Task details
Reproduce the listing below line for line, without changing a single character.

# # #

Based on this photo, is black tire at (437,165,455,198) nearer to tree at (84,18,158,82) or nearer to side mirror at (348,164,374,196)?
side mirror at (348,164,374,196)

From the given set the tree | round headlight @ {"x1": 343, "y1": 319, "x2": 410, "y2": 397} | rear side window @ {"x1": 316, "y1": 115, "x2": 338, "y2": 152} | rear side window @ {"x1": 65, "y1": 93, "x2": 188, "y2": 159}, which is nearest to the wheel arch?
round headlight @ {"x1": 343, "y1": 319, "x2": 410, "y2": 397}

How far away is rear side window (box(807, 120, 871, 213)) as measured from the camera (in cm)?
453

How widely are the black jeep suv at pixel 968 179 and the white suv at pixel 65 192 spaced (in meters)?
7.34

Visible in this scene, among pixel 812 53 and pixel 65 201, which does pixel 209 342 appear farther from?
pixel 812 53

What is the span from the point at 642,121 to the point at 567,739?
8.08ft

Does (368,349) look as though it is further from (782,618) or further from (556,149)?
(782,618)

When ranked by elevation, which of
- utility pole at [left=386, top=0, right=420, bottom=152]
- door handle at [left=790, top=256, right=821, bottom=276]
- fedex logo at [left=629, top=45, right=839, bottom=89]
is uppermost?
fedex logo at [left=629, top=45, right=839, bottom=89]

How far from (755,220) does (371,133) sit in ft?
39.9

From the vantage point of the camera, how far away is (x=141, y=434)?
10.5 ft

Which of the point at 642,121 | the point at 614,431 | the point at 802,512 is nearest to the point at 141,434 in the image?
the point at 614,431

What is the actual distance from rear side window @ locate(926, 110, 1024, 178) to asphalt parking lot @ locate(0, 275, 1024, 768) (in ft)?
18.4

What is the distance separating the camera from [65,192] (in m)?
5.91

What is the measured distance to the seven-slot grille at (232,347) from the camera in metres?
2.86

# # #

Solution to the problem
Based on this photo, is black tire at (437,165,455,198) nearer to tree at (84,18,158,82) or nearer to side mirror at (348,164,374,196)?
side mirror at (348,164,374,196)

From the given set the tree | round headlight @ {"x1": 343, "y1": 319, "x2": 410, "y2": 397} | rear side window @ {"x1": 316, "y1": 115, "x2": 338, "y2": 152} | rear side window @ {"x1": 65, "y1": 93, "x2": 188, "y2": 159}, which is nearest to the wheel arch?
round headlight @ {"x1": 343, "y1": 319, "x2": 410, "y2": 397}

How far away is rear side window (box(807, 120, 871, 213)) as measured from the camera (in cm)?
453

How widely are the black jeep suv at pixel 968 179 and the white suv at pixel 65 192 spaced (in meters)?
7.34

Visible in this scene, among pixel 812 53 and pixel 65 201, which does pixel 209 342 appear farther from?
pixel 812 53

What is the span from the point at 642,121 to the point at 567,739?
8.08ft

Does (368,349) look as though it is further from (782,618) or further from (556,149)?
(782,618)

When ranked by elevation, which of
- utility pole at [left=386, top=0, right=420, bottom=152]
- door handle at [left=790, top=256, right=821, bottom=276]
- fedex logo at [left=629, top=45, right=839, bottom=89]
is uppermost?
fedex logo at [left=629, top=45, right=839, bottom=89]

How far from (755,220) does (371,133) sit in ft?
39.9

From the vantage point of the camera, how far away is (x=141, y=434)?
10.5 ft

Which of the point at 642,121 | the point at 614,431 | the point at 802,512 is nearest to the point at 141,434 in the image?
the point at 614,431

What is the actual distance from rear side window @ locate(926, 110, 1024, 178) to asphalt parking lot @ locate(0, 275, 1024, 768) (in ft)?
18.4

What is the distance separating the camera from [65,192] (in m)?
5.91

What is the measured distance to the seven-slot grille at (232,347) from the camera in metres?
2.86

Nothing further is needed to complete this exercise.